Avant tout, je vais beaucoup mieux psychologiquement, j’ai un nouveau boulot qui me plait, un nouvel appartement et je me suis faite soigner sous hypnose. Je pense que c’est tout aussi essentiel dans une démarche de perte de poids, du moins, pour moi. Si tu vas bien dans ta vie tu es naturellement plus positif et bienveillant avec toi-même et donc plus apte à prendre soin de toi.
Aujourd’hui, je me sens mieux dans mon corps, je me sens plus « affinée », mes jeans sont trop grands et ce n’est pas la peine de me demander combien de kilos j’ai perdu, je n’en sais rien et à vrai dire, je m’en contre fiche. Je me sens belle, pas tous les jours c’est sûr, mais je ne me dégoute plus.
J’aime bien ce corps, il n’est pas parfait mais c’est le mien et il est plutôt chouette.
Côté nourriture, je mange clairement moins qu’avant et je prends toujours autant de plaisir à cuisiner ce dont j’ai envie. Bon des fois je loupe le coche du rassasiement et je mange trop, ça arrive parfois consciemment et parfois non. On en a discuté et ce n’est pas bien grave en vrai.
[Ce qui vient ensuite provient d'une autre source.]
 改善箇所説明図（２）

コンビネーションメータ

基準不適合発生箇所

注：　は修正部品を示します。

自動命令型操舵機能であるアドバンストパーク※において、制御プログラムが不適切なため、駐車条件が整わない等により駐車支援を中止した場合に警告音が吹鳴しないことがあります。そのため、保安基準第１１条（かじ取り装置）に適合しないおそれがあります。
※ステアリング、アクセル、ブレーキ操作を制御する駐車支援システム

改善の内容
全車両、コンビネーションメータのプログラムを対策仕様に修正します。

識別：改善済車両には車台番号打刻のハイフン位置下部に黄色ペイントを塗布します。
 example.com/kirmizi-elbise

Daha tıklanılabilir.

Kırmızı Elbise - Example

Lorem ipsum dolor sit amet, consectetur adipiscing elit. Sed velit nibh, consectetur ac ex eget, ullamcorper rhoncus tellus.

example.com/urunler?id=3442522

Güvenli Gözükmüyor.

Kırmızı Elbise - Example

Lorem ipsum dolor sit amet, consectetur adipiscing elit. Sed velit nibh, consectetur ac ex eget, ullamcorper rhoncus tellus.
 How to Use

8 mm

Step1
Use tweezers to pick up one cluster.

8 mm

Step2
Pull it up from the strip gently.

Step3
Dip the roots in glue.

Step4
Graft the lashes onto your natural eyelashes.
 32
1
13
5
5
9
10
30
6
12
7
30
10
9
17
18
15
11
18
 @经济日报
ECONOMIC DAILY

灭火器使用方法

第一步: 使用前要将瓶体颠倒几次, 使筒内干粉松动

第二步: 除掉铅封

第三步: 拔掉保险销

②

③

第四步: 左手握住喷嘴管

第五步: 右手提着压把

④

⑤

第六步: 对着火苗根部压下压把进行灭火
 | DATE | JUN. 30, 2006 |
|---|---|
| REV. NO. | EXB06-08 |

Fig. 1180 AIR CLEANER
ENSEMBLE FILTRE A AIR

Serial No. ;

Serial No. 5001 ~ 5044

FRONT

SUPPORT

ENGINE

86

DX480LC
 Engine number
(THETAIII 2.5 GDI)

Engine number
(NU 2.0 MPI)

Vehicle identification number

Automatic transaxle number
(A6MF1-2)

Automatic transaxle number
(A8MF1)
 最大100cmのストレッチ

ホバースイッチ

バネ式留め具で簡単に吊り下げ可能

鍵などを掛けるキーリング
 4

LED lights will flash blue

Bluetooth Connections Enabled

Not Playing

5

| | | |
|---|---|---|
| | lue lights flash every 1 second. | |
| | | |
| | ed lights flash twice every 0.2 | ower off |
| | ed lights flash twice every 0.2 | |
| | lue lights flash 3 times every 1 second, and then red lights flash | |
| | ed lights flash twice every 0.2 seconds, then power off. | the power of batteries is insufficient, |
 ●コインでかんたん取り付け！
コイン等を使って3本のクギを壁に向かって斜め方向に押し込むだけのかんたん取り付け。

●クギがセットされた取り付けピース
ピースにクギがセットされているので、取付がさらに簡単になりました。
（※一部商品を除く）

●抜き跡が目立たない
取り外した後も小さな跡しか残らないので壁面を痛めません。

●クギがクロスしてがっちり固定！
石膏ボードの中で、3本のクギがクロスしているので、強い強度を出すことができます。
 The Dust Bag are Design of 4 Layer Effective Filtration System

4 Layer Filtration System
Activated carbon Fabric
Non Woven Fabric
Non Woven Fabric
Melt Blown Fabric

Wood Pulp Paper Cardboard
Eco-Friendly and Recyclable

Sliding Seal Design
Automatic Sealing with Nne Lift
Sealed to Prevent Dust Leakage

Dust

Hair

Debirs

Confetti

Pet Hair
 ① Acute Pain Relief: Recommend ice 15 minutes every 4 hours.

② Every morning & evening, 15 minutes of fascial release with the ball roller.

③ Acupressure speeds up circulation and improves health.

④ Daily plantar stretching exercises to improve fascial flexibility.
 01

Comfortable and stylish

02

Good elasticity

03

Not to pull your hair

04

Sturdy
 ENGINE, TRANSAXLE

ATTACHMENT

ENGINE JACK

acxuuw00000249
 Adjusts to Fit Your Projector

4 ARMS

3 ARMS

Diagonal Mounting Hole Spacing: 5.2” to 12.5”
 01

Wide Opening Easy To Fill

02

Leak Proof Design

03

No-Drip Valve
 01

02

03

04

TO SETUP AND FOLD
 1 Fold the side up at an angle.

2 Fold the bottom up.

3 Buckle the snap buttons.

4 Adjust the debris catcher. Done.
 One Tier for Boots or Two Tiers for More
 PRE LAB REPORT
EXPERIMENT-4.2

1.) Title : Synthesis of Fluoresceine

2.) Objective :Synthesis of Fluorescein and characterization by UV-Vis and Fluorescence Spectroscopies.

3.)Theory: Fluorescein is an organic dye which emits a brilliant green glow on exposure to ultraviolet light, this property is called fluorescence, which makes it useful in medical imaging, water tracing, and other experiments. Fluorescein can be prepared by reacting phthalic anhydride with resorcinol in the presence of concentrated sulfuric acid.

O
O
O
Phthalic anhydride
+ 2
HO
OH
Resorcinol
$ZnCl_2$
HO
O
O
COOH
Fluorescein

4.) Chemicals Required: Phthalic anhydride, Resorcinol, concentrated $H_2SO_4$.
J’ai appris à jeter aussi, où à ne pas finir mon assiette et ça c’est clairement une petite victoire même si je ne sais pas bien des fois si je laisse pour me dire que je n’ai pas tout mangé ou parce que je n’avais plus faim mais en vrai, who care?
Il y a encore du boulot c’est sûr, mais je crois que je suis aujourd’hui sur la bonne voie. Le fait de ne plus réfléchir en mangeant c’est le prochain objectif mais j’ai toute la vie pour y arriver.